Consegna 1: Nel brano sulla piazzetta della periferia romana, che cosa immagina chi scrive di mettere al posto della pavimentazione in asfalto e dei parcheggi? Elencalo.

Brano del documento:
Diverso tempo fa giravo in bicicletta per uno dei quartieri ‘dormitorio’ della periferia romana, un’urbanizzazione ‘monstre’ caratterizzata quasi esclusivamente da palazzoni anonimi e del tutto priva di spazi per la socialità. Ragionando, come sono solito fare, di rigenerazioni urbane, ho provato ad immaginare la pedonalizzazione di una piazzetta, attualmente destinata a parcheggio. La piazza era questa.
Stavo già iniziando a sostituire, nella mia testa, la pavimentazione in asfalto con un mattonato, i parcheggi con tavoli e sedie, quando ho volto lo sguardo in alto ed ho visto uno spettacolo che, come una doccia fredda, ha gelato le mie fantasie.
“Che persone possono vivere in questi edifici?”, mi sono domandato. O meglio, che persone possono vivere in questi edifici, all’interno di questo particolare quartiere privo di tutto, per decenni? Siamo sicuri che queste persone vorrebbe realmente una piazza pedonale, uno spazio vivibile, quando non ne hanno sentito la necessità per così tanto tempo? Quando hanno scientemente scelto di vivere in uno spazio tanto alieno alla socialità? Siamo sicuri che questa ipotetica piazza la vivrebbero come una ricchezza e non come un fastidio?

Voci archiviate:

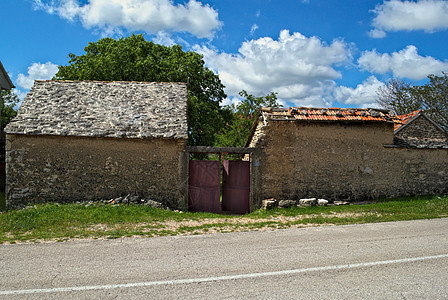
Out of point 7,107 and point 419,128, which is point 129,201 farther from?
point 7,107

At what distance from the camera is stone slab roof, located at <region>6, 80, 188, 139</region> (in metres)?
11.6

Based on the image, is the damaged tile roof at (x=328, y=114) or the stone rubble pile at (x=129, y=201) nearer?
the stone rubble pile at (x=129, y=201)

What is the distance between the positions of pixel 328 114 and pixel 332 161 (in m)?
1.89

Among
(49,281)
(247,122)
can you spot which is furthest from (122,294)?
(247,122)

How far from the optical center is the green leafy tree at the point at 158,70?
68.1 feet

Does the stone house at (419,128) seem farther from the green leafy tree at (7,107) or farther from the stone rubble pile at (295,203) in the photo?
the green leafy tree at (7,107)

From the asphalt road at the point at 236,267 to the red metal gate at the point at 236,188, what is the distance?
16.1 ft

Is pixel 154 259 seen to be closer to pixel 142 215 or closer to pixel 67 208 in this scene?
pixel 142 215

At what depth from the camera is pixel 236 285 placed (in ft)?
15.6

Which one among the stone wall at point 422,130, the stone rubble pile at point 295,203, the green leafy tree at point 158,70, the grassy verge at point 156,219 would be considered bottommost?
the grassy verge at point 156,219

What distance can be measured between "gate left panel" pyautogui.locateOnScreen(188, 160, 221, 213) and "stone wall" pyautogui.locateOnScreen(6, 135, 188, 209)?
20.5 inches

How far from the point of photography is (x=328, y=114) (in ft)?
42.2

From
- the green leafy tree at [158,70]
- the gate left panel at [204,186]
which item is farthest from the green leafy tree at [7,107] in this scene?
the gate left panel at [204,186]

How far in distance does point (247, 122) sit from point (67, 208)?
14993 millimetres
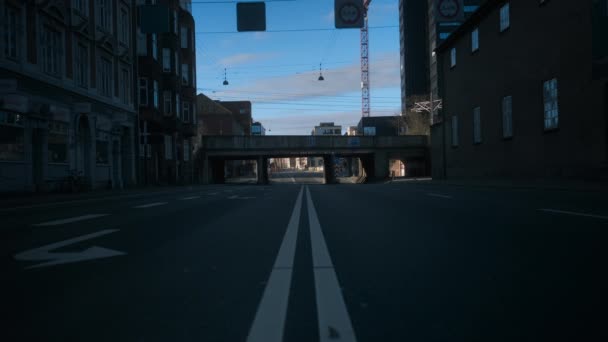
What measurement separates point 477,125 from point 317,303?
2706cm

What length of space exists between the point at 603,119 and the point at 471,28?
13738 mm

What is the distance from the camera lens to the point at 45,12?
20.0m

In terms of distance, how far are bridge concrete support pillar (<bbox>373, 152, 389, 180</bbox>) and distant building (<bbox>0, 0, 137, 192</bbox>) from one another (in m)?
32.2

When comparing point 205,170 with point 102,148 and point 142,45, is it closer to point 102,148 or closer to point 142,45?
point 142,45

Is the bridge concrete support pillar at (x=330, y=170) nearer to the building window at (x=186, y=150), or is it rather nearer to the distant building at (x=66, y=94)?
the building window at (x=186, y=150)

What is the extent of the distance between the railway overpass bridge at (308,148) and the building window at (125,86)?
20972mm

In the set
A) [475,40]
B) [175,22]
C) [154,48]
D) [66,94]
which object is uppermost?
[175,22]

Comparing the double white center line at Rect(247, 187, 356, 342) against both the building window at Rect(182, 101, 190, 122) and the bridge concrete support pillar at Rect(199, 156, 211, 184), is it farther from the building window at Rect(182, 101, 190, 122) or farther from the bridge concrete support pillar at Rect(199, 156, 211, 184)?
the bridge concrete support pillar at Rect(199, 156, 211, 184)

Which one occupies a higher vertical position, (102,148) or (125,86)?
(125,86)

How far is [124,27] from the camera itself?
30047 millimetres

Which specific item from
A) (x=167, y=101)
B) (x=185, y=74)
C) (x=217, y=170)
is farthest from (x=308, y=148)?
(x=167, y=101)

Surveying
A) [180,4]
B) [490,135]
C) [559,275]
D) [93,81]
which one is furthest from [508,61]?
[180,4]

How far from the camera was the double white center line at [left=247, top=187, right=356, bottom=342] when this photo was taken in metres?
2.53

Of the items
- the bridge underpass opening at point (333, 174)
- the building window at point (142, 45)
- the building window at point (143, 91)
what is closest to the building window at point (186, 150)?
the building window at point (143, 91)
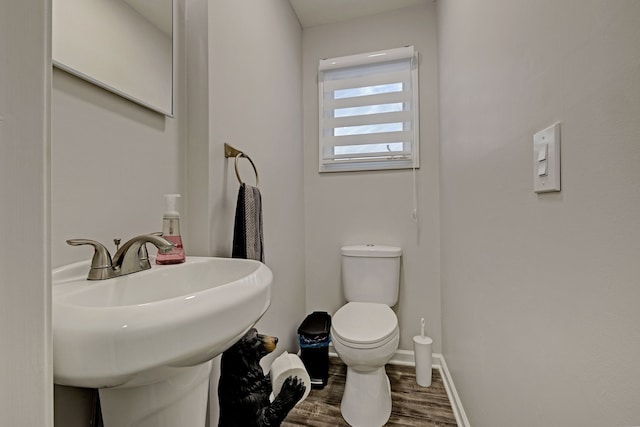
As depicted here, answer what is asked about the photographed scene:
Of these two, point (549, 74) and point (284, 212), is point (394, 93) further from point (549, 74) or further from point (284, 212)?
point (549, 74)

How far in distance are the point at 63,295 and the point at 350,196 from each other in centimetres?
168

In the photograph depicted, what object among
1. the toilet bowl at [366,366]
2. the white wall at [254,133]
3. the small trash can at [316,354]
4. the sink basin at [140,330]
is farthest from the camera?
the small trash can at [316,354]

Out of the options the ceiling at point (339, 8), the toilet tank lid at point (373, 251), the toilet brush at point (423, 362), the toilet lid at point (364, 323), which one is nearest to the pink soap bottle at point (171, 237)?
the toilet lid at point (364, 323)

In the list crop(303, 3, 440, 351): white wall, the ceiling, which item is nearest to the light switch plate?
crop(303, 3, 440, 351): white wall

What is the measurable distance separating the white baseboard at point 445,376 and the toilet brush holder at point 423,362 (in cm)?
11

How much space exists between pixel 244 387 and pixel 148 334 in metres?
0.54

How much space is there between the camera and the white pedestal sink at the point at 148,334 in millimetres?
390

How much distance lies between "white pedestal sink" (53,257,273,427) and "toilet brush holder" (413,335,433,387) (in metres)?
1.30

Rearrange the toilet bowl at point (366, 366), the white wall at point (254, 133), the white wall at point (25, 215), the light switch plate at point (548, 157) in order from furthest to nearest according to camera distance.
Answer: the toilet bowl at point (366, 366) < the white wall at point (254, 133) < the light switch plate at point (548, 157) < the white wall at point (25, 215)

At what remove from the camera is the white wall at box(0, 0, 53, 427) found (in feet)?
0.87

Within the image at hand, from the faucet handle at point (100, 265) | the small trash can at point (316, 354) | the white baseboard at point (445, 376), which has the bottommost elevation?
the white baseboard at point (445, 376)

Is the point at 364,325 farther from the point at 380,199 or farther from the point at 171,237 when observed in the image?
the point at 171,237

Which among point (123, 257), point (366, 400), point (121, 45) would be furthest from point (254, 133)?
point (366, 400)

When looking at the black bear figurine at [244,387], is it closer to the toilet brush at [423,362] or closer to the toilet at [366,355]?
the toilet at [366,355]
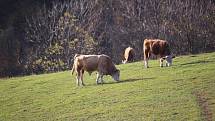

Consegna 2: Trasforma in una tabella Markdown, con le colonne Numero e Riga, le righe delle voci a partire da quella che contiene "Which among point" e fino all'ultima riga delle voci, comprese entrambe. Tralascia le righe vuote e non includere le immagini.

Soluzione 1:
- un mattonato
- tavoli
- sedie

Soluzione 2:
| Numero | Riga |
|---|---|
| 1 | Which among point (123, 257), point (366, 400), point (121, 45) would be furthest from point (254, 133)? |
| 2 | point (366, 400) |
| 3 | When looking at the black bear figurine at [244,387], is it closer to the toilet brush at [423,362] or closer to the toilet at [366,355]? |
| 4 | the toilet at [366,355] |